EXIDE, No More
- Apr 16, 2015
- 2 min read
For over a decade, the community, along with city officials, had been fighting to shut down the battery recycling company EXIDE due to their constant release of lead and arsenic into the air. Although the community had come close to succeeding in their goal because “it [EXIDE] was unable to comply with strict new rules adopted by the South Coast Air Quality Management District,” the company managed to spring back onto its feet because all it had to do was “upgrade its pollution control equipment at an estimated cost of $5 million,” according to Exide hit with federal grand jury subpoena over Vernon battery plant.

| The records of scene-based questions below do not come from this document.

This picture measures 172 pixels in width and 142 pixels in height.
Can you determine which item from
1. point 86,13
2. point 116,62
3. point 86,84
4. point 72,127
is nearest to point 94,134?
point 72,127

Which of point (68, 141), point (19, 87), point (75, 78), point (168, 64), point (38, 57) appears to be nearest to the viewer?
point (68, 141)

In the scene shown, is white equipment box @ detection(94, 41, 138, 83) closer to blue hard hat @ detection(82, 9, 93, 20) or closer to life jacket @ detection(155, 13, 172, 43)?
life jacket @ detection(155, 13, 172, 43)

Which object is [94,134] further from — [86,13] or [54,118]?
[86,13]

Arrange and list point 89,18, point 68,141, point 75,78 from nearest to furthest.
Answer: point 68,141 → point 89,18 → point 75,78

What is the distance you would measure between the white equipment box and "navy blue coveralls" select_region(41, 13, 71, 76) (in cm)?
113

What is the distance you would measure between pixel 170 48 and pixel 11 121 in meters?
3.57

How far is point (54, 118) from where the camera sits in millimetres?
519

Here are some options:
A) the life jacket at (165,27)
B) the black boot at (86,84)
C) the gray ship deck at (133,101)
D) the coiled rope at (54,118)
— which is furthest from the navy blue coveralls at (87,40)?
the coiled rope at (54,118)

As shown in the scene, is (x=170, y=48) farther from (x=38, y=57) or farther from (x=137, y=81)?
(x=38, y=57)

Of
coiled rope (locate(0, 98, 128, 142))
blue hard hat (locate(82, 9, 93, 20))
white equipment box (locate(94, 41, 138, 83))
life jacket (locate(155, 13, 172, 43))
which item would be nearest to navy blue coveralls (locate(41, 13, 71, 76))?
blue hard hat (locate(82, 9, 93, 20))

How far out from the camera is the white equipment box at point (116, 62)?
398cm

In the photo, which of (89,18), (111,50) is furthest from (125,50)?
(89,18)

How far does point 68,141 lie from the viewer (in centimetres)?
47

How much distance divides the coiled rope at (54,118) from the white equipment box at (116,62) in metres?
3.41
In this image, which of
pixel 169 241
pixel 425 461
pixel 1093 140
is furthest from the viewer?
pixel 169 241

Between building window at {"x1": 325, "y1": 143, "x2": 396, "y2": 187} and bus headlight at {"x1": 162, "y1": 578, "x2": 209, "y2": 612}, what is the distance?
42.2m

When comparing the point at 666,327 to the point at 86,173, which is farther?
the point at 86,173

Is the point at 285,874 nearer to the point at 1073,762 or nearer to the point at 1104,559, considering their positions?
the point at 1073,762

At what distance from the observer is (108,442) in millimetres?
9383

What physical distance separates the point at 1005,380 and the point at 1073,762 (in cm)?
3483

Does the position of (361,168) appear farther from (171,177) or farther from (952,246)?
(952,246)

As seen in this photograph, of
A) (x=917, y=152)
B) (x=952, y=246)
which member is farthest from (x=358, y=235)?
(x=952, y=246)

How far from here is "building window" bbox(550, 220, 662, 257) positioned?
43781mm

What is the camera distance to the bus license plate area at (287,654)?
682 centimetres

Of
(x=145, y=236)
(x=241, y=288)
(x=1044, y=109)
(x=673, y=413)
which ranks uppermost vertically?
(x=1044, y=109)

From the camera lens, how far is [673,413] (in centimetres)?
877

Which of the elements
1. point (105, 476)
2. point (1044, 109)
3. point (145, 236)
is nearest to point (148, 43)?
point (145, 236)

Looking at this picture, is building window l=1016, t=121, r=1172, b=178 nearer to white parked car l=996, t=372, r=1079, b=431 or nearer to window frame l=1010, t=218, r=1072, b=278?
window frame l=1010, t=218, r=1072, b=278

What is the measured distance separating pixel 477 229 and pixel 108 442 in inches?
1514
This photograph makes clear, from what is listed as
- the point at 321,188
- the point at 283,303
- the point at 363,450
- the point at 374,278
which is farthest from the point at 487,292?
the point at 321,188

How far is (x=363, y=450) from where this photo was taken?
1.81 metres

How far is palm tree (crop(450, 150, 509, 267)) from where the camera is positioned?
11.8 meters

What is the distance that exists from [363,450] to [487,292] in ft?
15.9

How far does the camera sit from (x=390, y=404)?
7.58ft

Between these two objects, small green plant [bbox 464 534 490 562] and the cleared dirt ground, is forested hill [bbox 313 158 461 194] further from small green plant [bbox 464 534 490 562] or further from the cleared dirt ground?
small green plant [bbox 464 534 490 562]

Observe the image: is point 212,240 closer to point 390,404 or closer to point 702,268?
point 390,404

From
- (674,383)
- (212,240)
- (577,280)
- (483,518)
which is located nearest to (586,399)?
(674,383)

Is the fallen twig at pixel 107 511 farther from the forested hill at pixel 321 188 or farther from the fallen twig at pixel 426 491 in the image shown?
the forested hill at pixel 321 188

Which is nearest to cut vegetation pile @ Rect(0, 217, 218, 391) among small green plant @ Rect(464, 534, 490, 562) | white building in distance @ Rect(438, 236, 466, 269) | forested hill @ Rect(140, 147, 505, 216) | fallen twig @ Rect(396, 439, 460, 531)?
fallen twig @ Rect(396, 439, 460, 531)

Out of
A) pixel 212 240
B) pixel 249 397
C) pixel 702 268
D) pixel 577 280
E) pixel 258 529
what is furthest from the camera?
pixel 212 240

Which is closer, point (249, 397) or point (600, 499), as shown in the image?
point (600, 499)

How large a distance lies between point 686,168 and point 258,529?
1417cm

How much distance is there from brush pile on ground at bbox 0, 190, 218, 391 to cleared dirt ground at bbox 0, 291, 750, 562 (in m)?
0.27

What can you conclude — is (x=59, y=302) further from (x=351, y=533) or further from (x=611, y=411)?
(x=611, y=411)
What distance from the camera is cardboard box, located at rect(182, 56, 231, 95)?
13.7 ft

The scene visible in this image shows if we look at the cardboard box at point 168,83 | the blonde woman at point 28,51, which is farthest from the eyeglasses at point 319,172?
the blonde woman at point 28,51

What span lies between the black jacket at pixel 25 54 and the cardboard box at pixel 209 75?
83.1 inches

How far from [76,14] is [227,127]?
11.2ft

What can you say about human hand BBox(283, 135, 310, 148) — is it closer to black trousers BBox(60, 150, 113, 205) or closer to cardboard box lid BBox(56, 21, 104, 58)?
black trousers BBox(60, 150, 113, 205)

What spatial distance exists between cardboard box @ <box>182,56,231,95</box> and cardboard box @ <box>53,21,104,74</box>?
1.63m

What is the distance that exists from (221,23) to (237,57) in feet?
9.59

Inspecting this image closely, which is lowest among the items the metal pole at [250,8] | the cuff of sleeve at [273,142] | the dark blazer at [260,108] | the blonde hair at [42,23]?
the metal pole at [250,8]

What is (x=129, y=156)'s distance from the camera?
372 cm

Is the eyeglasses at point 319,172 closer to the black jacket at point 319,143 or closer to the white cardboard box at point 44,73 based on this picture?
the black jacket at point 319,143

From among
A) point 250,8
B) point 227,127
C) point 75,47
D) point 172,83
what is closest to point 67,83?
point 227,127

Back in 2013, “A March 2013 health study found that the facility’s arsenic emissions posed an increased cancer risk to more than 110,000 people in southeast Los Angeles County,” according to the previously stated article. This enraged the community even more because now it wasn’t just affecting their environment but also their health. A common complaint was that EXIDE violated so many laws and, year after year, they were able to pay it off without a concern involving the public’s health.
But now, after nine decades of having to deal with this lead contamination facility, EXIDE is finally being shut down in exchange for dropping their criminal prosecution: illegal storage and transportation of hazardous waste and for posing “a higher cancer risk to more people than any of more than 450 facilities the agency has regulated in Southern California in the last 25 years,” according to L.A. City Council members irate over arsenic emissions.
According to Milton Nimatuj, Youth Program Coordinator for Huntington Park’s Community for Better Environments, “It’s bittersweet, they got shut down, but got less charges. If they don’t clean up the area or comply with the rules within the next ten years, they can still get sued.” To the communities hopes, EXIDE is completely closed down, the buildings have to be taken down, and the area must be cleaned.
Since LMHS is right next to the industrial side of town, and a 10 minute car drive away from EXIDE, students can be affected by the surrounding air pollutants. With EXIDE gone, students have one less sickness causing factory to worry about.